Dits Ecrits tome IV texte n°340
Il s'agit de la première rédaction de l'introduction
générale à l’Histoire de la sexualité
qui devait ouvrir le deuxième volume et à laquelle
M. Foucault renonça au profit d'une nouvelle rédaction
: voir supra n°338.
=> Usage des plaisirs et techniques de soi
Michel Foucault
Dits Ecrits tome IV Texte n°338
http://1libertaire.free.fr/MFoucault177.html
Ce volume paraît plus tard que je n'avais prévu et
sous une forme bien différente.
Dans cette série de recherches sur la sexualité,
mon propos n'était pas de reconstituer l'histoire des comportements
sexuels, en étudiant leurs formes successives, leurs différents
modèles, la manière dont ceux-ci se diffusent, ce
qu'ils peuvent révéler de conformité ou de
divergence à l'égard des lois, des règles,
des coutumes ou des convenances. Ce n'était pas non plus
mon intention d'analyser les idées religieuses, morales,
médicales ou biologiques concernant la sexualité.
Non que de telles études soient illégitimes, impossibles
ou stériles : assez de travaux ont fourni la preuve contraire.
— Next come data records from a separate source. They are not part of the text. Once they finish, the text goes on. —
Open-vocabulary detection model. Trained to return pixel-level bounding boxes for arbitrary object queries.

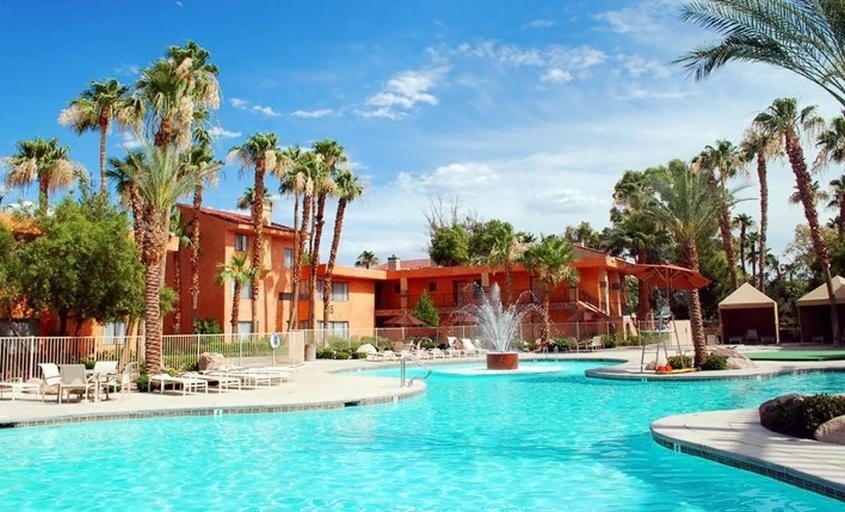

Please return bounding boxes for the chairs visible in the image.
[366,336,490,361]
[639,305,684,372]
[580,336,603,351]
[729,329,774,344]
[0,360,296,406]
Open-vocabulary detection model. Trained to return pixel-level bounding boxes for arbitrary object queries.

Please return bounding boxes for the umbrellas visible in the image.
[618,257,713,319]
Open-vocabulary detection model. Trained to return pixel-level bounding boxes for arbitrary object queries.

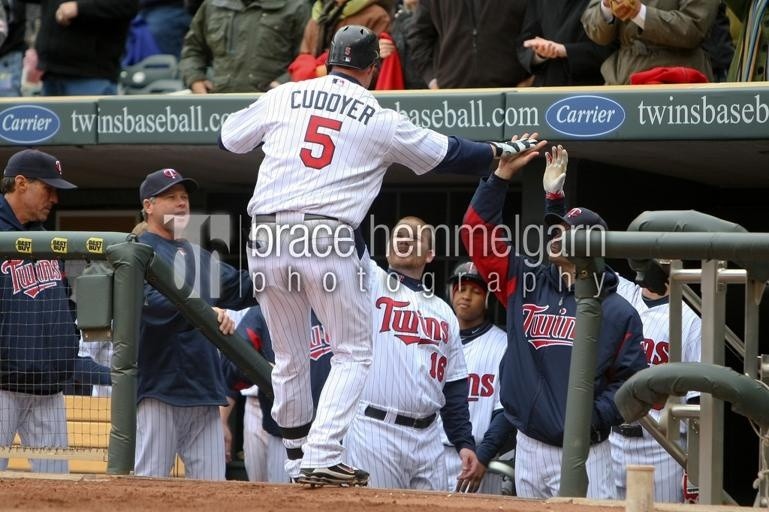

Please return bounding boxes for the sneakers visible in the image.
[297,460,369,488]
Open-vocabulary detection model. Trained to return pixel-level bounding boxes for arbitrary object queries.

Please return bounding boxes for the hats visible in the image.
[139,166,200,202]
[542,205,609,232]
[4,146,77,192]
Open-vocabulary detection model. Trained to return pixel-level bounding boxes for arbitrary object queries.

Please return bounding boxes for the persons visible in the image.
[208,299,335,485]
[135,169,260,480]
[462,131,646,501]
[440,260,517,497]
[0,149,78,475]
[541,144,703,505]
[341,213,478,495]
[218,26,540,483]
[1,1,769,98]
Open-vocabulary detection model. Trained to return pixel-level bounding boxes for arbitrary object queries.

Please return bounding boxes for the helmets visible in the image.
[326,25,382,71]
[445,260,489,290]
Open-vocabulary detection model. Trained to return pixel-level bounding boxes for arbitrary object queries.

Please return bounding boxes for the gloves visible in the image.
[540,145,570,197]
[492,133,537,168]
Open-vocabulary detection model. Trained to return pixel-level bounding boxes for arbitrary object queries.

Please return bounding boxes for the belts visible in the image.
[250,206,323,224]
[365,404,438,429]
[608,424,645,438]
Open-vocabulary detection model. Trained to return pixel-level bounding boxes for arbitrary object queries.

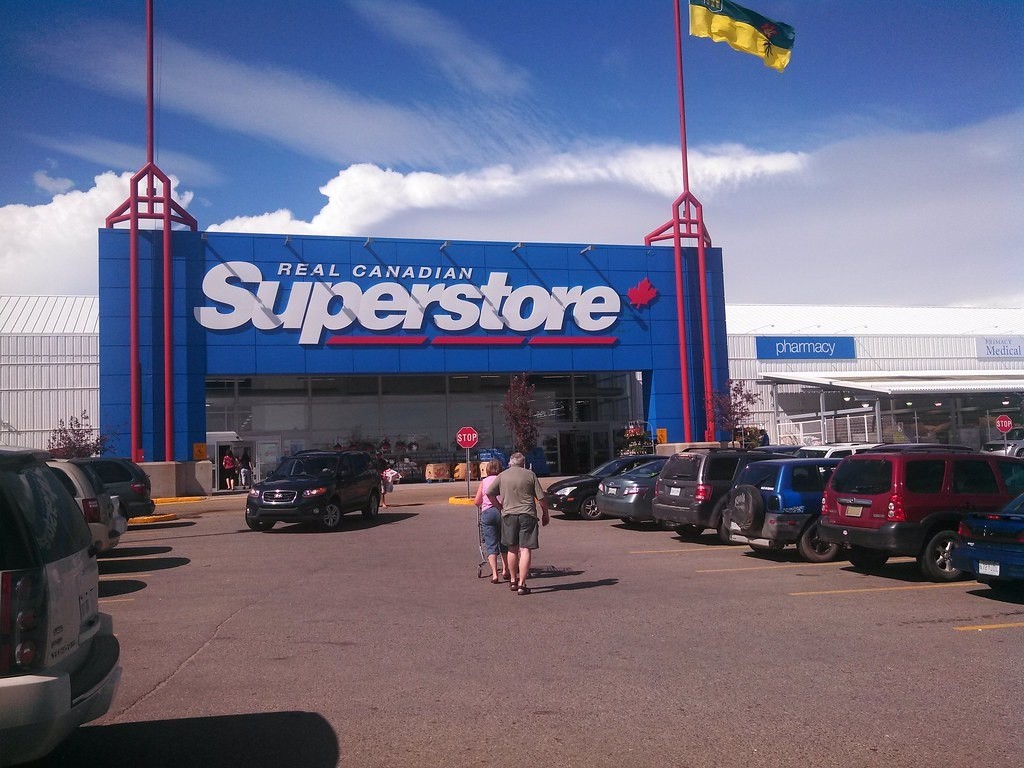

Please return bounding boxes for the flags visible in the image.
[689,0,796,73]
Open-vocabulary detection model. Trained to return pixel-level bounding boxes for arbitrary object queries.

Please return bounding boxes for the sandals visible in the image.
[509,582,518,591]
[517,586,531,595]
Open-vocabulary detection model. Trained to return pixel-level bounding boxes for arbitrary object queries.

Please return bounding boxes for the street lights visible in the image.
[637,421,654,454]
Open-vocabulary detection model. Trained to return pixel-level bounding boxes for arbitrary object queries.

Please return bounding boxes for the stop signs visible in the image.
[456,426,478,449]
[996,415,1012,433]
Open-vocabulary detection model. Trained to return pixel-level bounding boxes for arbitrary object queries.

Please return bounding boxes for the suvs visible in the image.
[0,445,122,768]
[80,457,156,522]
[722,458,845,562]
[651,447,790,540]
[816,442,1024,582]
[245,448,382,532]
[794,442,884,459]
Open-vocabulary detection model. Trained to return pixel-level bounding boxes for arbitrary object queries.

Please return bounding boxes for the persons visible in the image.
[734,435,743,448]
[373,451,393,509]
[485,452,549,595]
[223,450,251,490]
[474,461,510,584]
[758,430,769,446]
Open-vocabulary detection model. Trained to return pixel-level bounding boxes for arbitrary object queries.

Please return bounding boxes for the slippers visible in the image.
[502,573,510,580]
[491,579,498,584]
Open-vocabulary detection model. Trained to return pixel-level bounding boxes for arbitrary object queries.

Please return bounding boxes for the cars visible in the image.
[45,458,127,554]
[595,459,669,526]
[979,427,1024,459]
[751,446,802,455]
[544,455,670,520]
[951,494,1024,596]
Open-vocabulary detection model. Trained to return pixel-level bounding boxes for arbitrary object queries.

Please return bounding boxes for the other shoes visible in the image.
[249,487,251,489]
[232,489,234,490]
[383,505,387,508]
[243,486,245,489]
[227,488,230,489]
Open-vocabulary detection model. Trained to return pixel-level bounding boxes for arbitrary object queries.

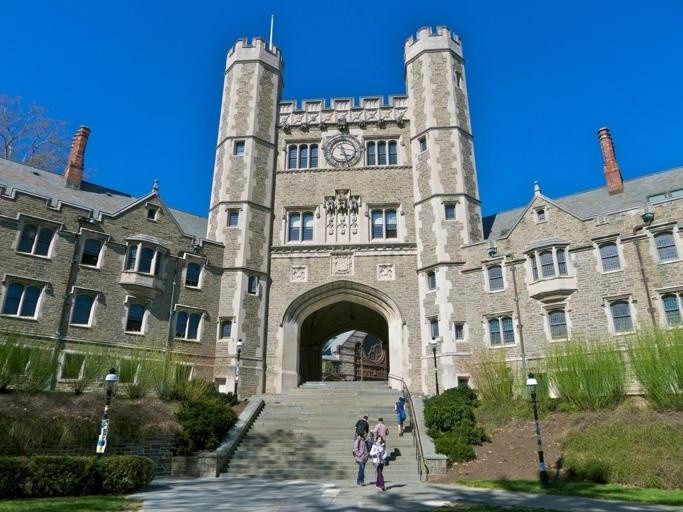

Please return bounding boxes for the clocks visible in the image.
[323,134,361,168]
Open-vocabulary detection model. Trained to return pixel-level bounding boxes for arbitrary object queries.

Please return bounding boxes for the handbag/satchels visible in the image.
[401,411,406,420]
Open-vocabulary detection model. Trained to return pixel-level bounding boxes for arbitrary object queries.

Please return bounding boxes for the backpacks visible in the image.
[352,440,360,458]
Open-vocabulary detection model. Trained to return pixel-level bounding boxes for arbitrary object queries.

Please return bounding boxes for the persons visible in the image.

Mais je voulais m'arrêter devant cette notion, si quotidienne,
de sexualité, prendre du recul par rapport à elle,
éprouver son évidence familière, analyser le
contexte théorique et pratique dans lequel elle est apparue
et auquel elle est encore associée.
Je voulais entreprendre une histoire de la sexualité où
celle-ci ne serait pas conçue comme un type général
de comportement dont tels ou tels éléments pourraient
varier selon des conditions démographiques, économiques,
sociales, idéologiques ; ni non plus comme un ensemble de
représentations (scientifiques, religieuses, morales) qui,
à travers leur diversité et leurs changements, se
rapportent à une réalité invariante. Mon propos
était de l'analyser comme une forme d'expérience historiquement
singulière. Prendre en compte cette singularité historique,
ce n'est pas surinterpréter l'apparition récente du
terme sexualité, ni laisser croire que le mot a porté
avec soi le réel auquel il se réfère. C'est
vouloir la traiter comme la corrélation d'un domaine de savoir,
d'un type de normativité, d'un mode de rapport à soi
; c'est essayer de déchiffrer comment s'est constituée
dans les sociétés occidentales modernes, à
partir et à propos de certains comportements, une expérience
complexe où se lie un champ de connaissance (avec des concepts,
des théories, des disciplines diverses), un ensemble de règles
(qui distinguent le permis et le défendu, le naturel et le
monstrueux, le normal et le pathologique, le décent et ce
qui ne l'est pas, etc.), un mode de relation de l'individu à
lui-même (par lequel il peut se reconnaître comme sujet
sexuel au milieu des autres).
Étudier ainsi, dans leur histoire, des formes d'expérience
est un thème qui m'est venu d'un projet plus ancien : celui
de faire usage des méthodes de l'analyse existentielle dans
le champ de la psychiatrie et dans le domaine de la maladie mentale.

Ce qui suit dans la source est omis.